Who are we? Lloyd Watson Lloyd Watson is currently a senior manager of a global television agency, based in London. He is a director of the Broadcasting Journalism Training Council, a member of the editorial board of Newsxchange, and a committee member of the Rory Peck Trust. He also judges awards for the BJTC, the Rory Peck Trust and the , of which he is a member. In addition, Lloyd is one of the world’s most experienced TV trainers having developed a five-day television training course which he has taught to hundreds of TV journalists in more than 30 countries over the last 15 years. Born and bred in Maryport, Cumbria, Lloyd started his career with Cumbrian Newspapers in 1979, leaving as Deputy News Editor of both the Evening News and Star and the Cumberland News, based in Carlisle. In 1987 he joined Border TV, becoming News Editor at the time of the Lockerbie Bombing, Programme Editor and eventually Head of News and Current Affairs. He left Border in 1994 to become Duty Editor of GMTV before transferring to Reuters in 1996, where he is now Editor, Television Production. He still has family living in Cumbria and regularly returns to the county of his birth.
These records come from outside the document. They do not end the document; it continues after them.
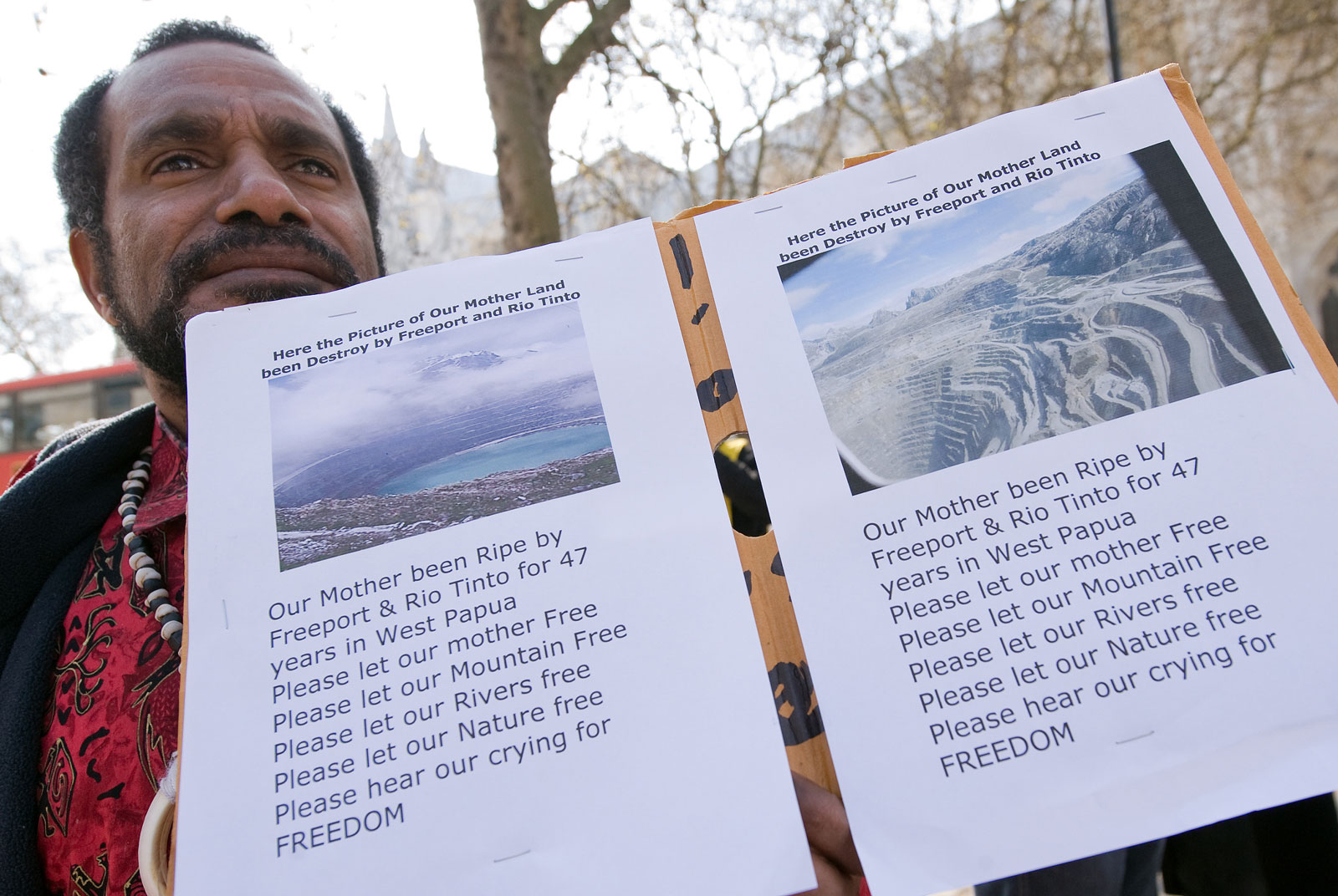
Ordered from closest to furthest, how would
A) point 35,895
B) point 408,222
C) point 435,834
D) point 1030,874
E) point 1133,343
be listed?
point 435,834 → point 1133,343 → point 35,895 → point 1030,874 → point 408,222

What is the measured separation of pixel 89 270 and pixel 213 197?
0.41m

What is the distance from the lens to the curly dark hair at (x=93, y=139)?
1.33 metres

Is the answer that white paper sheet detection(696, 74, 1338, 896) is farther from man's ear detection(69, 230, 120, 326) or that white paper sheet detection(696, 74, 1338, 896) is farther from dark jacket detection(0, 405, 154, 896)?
man's ear detection(69, 230, 120, 326)

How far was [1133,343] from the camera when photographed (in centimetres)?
73

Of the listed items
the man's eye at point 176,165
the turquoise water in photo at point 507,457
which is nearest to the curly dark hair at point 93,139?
the man's eye at point 176,165

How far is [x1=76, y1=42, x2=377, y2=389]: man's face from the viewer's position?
3.70 ft

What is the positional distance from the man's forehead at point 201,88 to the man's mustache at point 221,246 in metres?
0.24

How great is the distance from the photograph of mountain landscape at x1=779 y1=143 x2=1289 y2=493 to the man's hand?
0.88ft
Lis Howell Lis Howell was the first woman reporter at Border TV in 1976 and the first female Head of News for ITV, at Border TV in 1986. She won a Royal Television Society Award for coverage of the Lockerbie Bombing. She was the first Managing Editor at and was launch director of GMTV and Living TV, the latter now being a flagship Sky channel. She has launched the award wining TV Journalism MA course at City University London department of journalism where she is now the Director of Broadcasting and Deputy Head. She is experienced at expert at start-ups. As Senior Vice President of Flextech Communications she was a skilled programme buyer and scheduler, bringing several shows to the UK and in 2000 she went to Harvard University’s Advanced Management Programme. A Liverpudlian, she has a lifelong love of Cumbria where she spent family holidays, and her daughter was born in Carlisle. Lis also writes murder mystery novels set, you guessed it, in Cumbria. She has numerous family, business, and journalistic contacts in the area.